100 years ago

April 24, 1919 — Injured in Runaway

F. A. Hayes, who lives south of town, was injured quite seriously Tuesday afternoon when his team ran away. He had started to tie them to the hitching rack back of the Lynch & Roberts store when they became frightened and started to run. He still had hold of the lines, but was knocked down and the wagon ran over his chest. The team continued up the road toward the old tailor shop but finally ran into a tree, breaking the tongue off the wagon. Mr. Hayes was assisted into the office of Dr. Hosch, who found in him in pretty bad shape.

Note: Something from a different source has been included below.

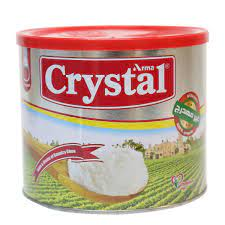 Crystal Ghee Butter Vegetable 1500gr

He was taken home and is being attended by Dr. Hosch.

75 years ago

April 27, 1944 — Redmond High Graduates Win Silver Wings

Silver wings and their commissions as second lieutenants in the army air corps were won last week by these four men, all Redmond union high graduates.

50 years ago

April 30, 1969 — Tourist book lists Redmond attractions

Redmond tourist attractions and facilities have won national recognition in the newest edition of the country’s best selling guidebook, the 1969 Mobil Travel Guide, now on sale at Mobil stations and bookstores.

Out of all the cities and towns in the U.S., only 4208 were considered to have enough tourist appeal for inclusion in the guide.

Local tourist attractions cited by the Mobil guide include the Peterson Rock Gardens, Cline Falls State Park, and the children’s fishing pond at Lions Lake.

25 years ago

April 27, 1994 — Music bridges Cultures

It was such a familiar tune, but played on a West African drum. The children pondered. Preschooler TiLyn LeRoy got it first.

“Mary Had a Little Lamb.”

The preschoolers and kindergartners in Debbie Rock’s home daycare program are used to a lot of action and special events. But Friday morning was more special than most. Rock’s own children attend Evergreen Elementary School, so she knew that Kpani Addy, a master drummer originally from Ghana, West Africa, was spending three weeks as artist-in-residence at the school.

Rock decided to see whether they could get him over to her house. They agreed on a fee, and a date — the day of Addy’s spring concert in Redmond.

Addy arrived mid-morning Friday with Maria LaNave, a dancer and member of his troupe, Kolomashi, which performs traditional music and dances of Ghana.

Rock was ready.

She had prepared the young children with some background biography, as well as a broad view of different races and cultures. She had taught them a few words in Addy’s native language, Ga, that her own children had learned from him at Evergreen.

And for after the presentation, Rock had prepared African-style food, being sure to include a special vegetarian dish for the performers.

In Rock’s backyard, Addy and LaNave let their music, dancing and conversation do the rest.

In his country, Addy told the children, he had learned music when he was younger than they are while being carried on his mother’s back.

“I learned how to sing back of my mother as my mother carried me around singing,” Addy said. “So I grow up in that house with all the musical things.”

Each child had a turn at beating on the drums. A few had to be encouraged.

“Come here,” Addy would say in his soft, melodious voice. “Put your hands there. Play it... play the drum now... play it, yes,.. yes... that’s good.”

Addy demonstrated several drums, bells and shakers, telling what they were made of and what they could do. LaNave danced and led the children in learning some movements.